I added `PressCurve` to see if that would solve the problem, but it didn't. `xsetwacom` lists the devices normally.


----------



## mablung_miriel (Mar 25, 2019)

A *Wacom Intuos Pro Medium* here, also without pressure sensitivity in GIMP, and in Krita 4.1.5 crashes when the pointer of the Stylus enters in the drawing area (tested on an Asus laptop with HD 620 graphics and on a desktop with AMD processor and graphics). I was expecting a new version of Krita but I understand from other topics that the tablet is not fully supported. Well, I would have liked to replace my own Linux workstation with a FreeBSD one...

I am already able to use FreeBSD to program and debug STM32 microcontrollers and I have everything set to use also PIC12-16-18 microcontrollers. 

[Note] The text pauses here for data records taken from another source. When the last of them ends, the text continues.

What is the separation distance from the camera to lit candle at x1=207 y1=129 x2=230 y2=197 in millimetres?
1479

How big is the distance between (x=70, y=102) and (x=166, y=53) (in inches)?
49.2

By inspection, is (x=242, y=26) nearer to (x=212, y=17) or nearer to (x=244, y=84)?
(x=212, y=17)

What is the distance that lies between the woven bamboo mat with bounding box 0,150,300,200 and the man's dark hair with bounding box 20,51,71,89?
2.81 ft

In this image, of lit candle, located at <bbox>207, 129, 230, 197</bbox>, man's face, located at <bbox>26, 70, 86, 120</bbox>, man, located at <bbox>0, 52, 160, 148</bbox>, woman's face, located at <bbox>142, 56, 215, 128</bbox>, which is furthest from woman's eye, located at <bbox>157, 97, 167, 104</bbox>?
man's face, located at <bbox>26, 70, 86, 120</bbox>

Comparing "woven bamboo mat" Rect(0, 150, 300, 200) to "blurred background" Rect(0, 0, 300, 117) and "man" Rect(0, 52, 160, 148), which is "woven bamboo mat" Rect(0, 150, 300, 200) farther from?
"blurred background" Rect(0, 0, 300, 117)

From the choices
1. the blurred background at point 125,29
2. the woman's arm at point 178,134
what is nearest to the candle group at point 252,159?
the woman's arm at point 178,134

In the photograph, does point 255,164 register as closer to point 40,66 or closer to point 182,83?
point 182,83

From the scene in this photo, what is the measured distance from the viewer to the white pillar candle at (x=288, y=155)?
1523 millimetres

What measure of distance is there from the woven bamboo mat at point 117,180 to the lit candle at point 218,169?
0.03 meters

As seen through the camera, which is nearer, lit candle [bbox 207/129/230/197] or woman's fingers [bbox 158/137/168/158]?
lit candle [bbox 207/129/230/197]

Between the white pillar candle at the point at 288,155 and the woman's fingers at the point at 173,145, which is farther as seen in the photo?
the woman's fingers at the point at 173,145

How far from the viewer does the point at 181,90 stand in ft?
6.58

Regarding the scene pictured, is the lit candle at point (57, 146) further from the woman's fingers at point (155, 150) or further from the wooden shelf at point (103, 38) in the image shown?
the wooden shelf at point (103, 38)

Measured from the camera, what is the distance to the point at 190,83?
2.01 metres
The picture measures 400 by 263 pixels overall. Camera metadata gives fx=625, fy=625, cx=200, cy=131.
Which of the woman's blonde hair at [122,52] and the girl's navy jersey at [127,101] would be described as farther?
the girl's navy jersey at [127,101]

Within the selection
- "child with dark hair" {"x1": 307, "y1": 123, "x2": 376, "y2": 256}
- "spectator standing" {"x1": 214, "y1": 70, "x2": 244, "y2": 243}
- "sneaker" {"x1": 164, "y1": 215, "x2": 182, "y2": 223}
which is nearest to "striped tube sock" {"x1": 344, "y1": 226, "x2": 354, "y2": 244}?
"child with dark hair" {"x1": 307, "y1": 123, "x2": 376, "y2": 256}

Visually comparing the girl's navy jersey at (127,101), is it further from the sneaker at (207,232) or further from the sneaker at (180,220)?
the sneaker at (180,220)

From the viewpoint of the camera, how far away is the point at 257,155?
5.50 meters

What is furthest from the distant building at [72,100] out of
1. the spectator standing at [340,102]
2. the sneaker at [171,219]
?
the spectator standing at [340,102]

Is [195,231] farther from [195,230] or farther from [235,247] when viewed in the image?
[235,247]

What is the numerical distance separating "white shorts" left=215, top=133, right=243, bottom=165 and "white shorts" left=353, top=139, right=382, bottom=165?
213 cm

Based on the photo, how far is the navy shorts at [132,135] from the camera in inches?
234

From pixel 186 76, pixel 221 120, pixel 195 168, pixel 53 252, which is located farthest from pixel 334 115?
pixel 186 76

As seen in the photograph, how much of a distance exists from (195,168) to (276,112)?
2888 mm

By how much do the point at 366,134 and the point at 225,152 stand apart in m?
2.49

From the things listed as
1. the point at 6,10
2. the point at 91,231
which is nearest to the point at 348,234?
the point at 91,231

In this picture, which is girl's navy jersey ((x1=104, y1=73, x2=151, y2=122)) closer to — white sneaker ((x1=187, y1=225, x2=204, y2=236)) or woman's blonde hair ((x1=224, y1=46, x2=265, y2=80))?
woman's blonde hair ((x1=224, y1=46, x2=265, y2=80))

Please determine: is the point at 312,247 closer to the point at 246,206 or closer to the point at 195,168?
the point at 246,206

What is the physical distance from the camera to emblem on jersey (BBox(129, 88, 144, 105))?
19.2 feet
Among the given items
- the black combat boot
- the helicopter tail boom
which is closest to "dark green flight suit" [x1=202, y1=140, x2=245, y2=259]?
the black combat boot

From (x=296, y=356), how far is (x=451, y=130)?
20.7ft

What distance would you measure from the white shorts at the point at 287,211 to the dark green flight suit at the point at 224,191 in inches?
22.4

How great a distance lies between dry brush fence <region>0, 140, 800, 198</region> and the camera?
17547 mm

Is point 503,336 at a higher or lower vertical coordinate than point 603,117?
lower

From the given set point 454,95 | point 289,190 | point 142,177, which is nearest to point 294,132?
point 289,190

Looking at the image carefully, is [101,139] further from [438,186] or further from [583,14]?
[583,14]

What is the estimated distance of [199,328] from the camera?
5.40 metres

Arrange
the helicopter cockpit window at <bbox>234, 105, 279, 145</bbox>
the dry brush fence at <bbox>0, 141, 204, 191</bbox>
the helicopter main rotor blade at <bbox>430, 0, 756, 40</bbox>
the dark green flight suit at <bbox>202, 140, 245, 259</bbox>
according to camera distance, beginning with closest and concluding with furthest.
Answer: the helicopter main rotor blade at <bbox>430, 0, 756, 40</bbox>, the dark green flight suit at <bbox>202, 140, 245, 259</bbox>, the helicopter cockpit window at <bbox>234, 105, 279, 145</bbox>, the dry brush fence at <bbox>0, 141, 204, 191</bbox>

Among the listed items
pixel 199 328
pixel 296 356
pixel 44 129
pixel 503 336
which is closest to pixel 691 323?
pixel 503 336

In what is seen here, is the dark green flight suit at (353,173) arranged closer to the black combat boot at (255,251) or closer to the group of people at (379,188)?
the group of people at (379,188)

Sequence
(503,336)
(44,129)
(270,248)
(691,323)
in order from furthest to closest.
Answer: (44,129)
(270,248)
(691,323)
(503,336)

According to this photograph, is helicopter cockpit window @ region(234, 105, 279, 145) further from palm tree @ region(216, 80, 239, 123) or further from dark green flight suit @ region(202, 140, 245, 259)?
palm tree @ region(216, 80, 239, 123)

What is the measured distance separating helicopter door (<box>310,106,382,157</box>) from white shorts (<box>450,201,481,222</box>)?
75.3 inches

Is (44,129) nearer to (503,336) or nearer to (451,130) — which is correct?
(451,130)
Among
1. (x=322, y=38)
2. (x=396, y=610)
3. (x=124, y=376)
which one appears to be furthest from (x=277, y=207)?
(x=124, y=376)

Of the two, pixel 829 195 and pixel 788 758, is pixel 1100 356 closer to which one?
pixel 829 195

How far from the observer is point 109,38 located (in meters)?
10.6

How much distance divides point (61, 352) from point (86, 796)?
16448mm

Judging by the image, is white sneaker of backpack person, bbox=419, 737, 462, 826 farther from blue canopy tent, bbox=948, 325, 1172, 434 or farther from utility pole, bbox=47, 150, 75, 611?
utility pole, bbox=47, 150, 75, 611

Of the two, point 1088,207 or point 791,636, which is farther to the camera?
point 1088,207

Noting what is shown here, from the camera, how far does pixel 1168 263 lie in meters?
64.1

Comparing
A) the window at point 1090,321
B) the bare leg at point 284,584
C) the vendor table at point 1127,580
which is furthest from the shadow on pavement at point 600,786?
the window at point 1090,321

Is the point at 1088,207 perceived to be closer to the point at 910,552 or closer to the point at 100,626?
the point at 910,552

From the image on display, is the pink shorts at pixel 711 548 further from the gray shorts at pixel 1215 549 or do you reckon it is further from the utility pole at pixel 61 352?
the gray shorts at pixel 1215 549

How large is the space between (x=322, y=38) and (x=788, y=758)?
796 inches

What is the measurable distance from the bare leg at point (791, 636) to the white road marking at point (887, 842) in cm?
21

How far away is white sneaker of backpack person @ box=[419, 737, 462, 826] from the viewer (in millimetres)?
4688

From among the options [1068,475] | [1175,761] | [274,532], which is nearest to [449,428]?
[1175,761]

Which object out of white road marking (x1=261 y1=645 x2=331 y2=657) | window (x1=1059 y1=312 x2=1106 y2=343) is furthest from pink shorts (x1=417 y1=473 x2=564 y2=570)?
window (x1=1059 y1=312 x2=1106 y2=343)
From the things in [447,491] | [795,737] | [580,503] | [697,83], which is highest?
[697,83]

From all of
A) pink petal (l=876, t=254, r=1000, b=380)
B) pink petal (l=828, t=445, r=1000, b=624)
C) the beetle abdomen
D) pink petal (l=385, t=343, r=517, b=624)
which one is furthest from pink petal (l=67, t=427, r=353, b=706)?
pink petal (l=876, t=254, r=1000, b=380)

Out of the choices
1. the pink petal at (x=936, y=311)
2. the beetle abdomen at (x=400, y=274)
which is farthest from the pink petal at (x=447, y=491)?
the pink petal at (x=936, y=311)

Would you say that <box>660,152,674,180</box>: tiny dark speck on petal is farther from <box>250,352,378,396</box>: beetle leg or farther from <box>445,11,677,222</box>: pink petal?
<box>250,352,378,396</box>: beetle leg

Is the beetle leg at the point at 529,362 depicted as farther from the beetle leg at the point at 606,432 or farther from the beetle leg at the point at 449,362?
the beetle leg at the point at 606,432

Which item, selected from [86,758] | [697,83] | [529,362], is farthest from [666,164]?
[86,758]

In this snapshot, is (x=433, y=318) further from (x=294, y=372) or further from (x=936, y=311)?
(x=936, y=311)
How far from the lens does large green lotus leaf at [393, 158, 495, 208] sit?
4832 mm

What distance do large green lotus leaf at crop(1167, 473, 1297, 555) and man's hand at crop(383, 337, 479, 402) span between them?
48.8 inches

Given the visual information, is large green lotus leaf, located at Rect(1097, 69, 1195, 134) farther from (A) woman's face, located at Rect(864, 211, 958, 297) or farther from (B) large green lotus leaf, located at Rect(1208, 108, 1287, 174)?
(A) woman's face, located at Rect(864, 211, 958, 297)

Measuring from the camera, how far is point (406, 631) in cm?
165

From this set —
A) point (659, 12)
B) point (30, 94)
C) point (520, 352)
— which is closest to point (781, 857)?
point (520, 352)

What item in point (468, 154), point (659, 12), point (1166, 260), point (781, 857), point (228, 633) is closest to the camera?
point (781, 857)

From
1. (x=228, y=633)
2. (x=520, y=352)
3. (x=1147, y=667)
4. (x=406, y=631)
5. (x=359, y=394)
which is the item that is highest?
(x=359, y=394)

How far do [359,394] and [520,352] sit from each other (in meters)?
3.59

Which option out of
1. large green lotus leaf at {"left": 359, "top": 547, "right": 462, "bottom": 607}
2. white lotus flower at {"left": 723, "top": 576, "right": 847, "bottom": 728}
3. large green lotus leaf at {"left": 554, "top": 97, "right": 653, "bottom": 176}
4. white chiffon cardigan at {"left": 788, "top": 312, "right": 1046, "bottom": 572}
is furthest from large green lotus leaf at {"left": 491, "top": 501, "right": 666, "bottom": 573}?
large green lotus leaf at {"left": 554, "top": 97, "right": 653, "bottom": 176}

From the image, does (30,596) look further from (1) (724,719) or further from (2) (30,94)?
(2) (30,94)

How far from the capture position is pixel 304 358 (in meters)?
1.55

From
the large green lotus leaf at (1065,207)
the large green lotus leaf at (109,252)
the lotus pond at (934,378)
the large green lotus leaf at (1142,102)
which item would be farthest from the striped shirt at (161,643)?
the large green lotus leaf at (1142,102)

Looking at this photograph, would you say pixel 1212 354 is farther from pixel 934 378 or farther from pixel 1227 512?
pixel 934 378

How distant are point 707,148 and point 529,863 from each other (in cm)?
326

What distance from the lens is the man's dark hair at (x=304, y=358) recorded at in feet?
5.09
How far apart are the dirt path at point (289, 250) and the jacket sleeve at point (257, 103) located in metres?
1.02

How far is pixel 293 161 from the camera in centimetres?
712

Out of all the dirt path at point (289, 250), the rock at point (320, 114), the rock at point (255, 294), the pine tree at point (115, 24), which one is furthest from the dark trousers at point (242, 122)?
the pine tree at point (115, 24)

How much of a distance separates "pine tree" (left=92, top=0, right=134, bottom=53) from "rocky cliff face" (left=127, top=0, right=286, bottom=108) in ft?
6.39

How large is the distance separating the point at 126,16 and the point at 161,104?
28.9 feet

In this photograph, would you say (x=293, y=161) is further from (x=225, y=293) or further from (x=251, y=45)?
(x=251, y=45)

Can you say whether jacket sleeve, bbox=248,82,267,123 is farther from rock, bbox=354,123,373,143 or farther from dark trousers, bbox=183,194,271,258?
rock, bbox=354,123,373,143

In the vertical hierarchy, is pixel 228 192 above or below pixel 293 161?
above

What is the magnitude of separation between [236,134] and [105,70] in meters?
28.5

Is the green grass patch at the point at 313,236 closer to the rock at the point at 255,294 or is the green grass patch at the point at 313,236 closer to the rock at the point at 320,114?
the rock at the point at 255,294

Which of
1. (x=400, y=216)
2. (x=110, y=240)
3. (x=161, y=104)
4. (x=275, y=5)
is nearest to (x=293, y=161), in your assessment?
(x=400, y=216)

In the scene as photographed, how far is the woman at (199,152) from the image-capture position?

Also Lazarus+FreePascal works well and compile the *VPC* (Visual Pin Configurator for Nucleo-L152RE board) application developed initially on Linux. 

My wife's office and social media needs are fully covered by the actual FreeBSD version, no complains here.

Unfortunately, because I don't have a working pair of Krita+Wacom Intuos Pro Medium, my daughter (that is a student at an art school) is against making the family main computer a FreeBSD workstation  

Maybe next time... 'till then, I use it on a live USB memory stick.


----------



## felselva (Apr 2, 2019)

Unfortunately I was never able to solve this problem


----------